When word got out the next day, Orr and his husband and co-owner, Martin Contreras, were flooded with sympathetic calls and emails from outraged friends, customers, and concerned strangers. State rep Yousef Rabhi set up a GoFundMe.com page with a goal of $2,000. By that evening, it had raised nearly $7,000. That’s when Orr started smiling. In mid-September, the tally had topped $13,000, with occasional contributions still trickling in. They’ll divvy up the extra funds between two other gay institutions, the Common Language Bookstore and the Jim Toy Community Center.
speaking for a whole lot of gay people, this story really bothered me.
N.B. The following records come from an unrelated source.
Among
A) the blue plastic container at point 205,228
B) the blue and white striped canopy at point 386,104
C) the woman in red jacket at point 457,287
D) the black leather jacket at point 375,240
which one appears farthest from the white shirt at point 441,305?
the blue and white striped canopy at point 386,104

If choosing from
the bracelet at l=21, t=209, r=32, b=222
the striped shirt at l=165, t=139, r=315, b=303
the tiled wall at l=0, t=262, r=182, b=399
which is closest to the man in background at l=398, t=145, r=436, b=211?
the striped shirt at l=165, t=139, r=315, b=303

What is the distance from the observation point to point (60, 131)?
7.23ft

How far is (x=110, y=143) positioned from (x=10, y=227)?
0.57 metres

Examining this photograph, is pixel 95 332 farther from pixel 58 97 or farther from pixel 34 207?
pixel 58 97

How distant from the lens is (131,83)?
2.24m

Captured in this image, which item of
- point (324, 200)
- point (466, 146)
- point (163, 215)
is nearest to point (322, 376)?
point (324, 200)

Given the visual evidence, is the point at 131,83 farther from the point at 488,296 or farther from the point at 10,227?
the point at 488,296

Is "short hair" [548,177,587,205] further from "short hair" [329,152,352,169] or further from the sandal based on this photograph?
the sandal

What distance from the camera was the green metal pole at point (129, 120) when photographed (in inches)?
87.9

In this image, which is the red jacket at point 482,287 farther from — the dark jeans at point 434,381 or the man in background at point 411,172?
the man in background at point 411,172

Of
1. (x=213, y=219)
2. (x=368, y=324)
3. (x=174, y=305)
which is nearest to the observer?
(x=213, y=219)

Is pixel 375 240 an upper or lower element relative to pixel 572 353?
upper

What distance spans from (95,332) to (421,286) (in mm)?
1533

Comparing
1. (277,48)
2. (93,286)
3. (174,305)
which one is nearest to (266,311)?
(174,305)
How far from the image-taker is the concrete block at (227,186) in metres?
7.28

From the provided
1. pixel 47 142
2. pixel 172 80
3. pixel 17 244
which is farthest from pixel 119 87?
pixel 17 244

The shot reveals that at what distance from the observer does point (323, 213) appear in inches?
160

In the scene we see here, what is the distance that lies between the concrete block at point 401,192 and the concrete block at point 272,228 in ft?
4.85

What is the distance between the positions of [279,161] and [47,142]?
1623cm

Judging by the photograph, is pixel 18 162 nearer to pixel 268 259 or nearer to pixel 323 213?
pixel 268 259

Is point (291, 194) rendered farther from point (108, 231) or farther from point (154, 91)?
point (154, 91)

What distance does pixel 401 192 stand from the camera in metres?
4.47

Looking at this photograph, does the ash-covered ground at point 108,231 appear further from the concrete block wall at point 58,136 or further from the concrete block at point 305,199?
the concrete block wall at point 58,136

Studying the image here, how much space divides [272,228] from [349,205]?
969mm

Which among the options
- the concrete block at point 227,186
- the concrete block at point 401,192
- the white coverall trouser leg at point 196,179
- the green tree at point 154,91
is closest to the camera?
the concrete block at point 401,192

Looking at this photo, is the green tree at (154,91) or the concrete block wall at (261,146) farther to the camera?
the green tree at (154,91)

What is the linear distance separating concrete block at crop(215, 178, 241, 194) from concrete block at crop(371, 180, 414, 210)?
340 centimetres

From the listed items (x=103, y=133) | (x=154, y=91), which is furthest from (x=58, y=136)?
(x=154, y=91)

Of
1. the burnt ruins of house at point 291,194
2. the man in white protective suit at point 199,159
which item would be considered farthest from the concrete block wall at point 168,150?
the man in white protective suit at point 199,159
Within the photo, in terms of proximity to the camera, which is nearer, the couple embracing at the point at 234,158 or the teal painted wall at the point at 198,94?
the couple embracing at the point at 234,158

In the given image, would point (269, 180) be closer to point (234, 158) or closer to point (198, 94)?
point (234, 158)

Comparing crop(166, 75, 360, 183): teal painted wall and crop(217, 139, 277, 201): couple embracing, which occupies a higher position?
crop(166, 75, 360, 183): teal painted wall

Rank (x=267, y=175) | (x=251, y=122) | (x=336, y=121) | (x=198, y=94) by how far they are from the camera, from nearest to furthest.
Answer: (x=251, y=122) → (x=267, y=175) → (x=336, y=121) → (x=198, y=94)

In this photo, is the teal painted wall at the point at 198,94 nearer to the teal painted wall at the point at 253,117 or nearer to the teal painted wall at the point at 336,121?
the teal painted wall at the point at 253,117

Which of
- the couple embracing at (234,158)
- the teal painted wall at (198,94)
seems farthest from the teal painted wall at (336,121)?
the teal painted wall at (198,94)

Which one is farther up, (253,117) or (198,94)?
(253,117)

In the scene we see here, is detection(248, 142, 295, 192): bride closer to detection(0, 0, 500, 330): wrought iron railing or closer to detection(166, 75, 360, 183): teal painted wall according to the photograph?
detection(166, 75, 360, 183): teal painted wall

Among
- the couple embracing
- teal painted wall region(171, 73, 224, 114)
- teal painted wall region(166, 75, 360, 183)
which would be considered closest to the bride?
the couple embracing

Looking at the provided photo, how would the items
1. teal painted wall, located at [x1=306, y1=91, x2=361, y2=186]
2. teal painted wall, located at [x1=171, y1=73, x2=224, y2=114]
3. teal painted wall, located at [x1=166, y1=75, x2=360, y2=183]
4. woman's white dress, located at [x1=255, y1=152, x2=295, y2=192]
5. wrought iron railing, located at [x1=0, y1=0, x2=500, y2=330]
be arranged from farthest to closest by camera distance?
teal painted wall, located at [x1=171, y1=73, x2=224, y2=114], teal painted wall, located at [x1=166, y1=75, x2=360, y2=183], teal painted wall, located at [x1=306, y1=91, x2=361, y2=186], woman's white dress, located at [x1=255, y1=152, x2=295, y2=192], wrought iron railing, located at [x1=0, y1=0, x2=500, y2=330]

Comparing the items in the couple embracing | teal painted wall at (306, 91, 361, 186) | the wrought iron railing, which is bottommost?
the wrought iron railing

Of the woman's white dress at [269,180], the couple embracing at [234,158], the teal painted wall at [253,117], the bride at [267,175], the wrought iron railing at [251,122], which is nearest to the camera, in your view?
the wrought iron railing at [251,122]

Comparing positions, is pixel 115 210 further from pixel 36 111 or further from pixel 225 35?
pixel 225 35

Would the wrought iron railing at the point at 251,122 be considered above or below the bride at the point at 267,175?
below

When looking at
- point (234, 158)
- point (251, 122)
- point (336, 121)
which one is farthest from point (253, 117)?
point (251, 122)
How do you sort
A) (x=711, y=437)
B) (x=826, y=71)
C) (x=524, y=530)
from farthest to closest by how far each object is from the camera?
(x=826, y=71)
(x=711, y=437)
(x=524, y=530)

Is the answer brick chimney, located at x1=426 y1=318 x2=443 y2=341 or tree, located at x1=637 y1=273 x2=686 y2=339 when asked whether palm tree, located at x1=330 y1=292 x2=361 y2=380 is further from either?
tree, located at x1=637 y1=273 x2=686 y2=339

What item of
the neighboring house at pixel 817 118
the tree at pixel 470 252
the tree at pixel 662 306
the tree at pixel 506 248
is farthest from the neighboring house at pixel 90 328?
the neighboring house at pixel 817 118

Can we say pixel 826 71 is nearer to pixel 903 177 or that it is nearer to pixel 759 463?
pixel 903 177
Don’t Keith and Martin own Common Language? so they donated to themselves after collecting all this money they didn’t actually need for repairs?
they had no proof of hate behind the vandalism and the damage was minimal. it could have been teenagers who walked through and pulled things down. I feel like Aut jumped on this opportunity to play victim and fundraise when people could have been donating to worthier causes.
as a gay person, and longtime Aut patron, I resented the opportunism and hysterical response. And it was annoying how everyone jumped on the bandwagon.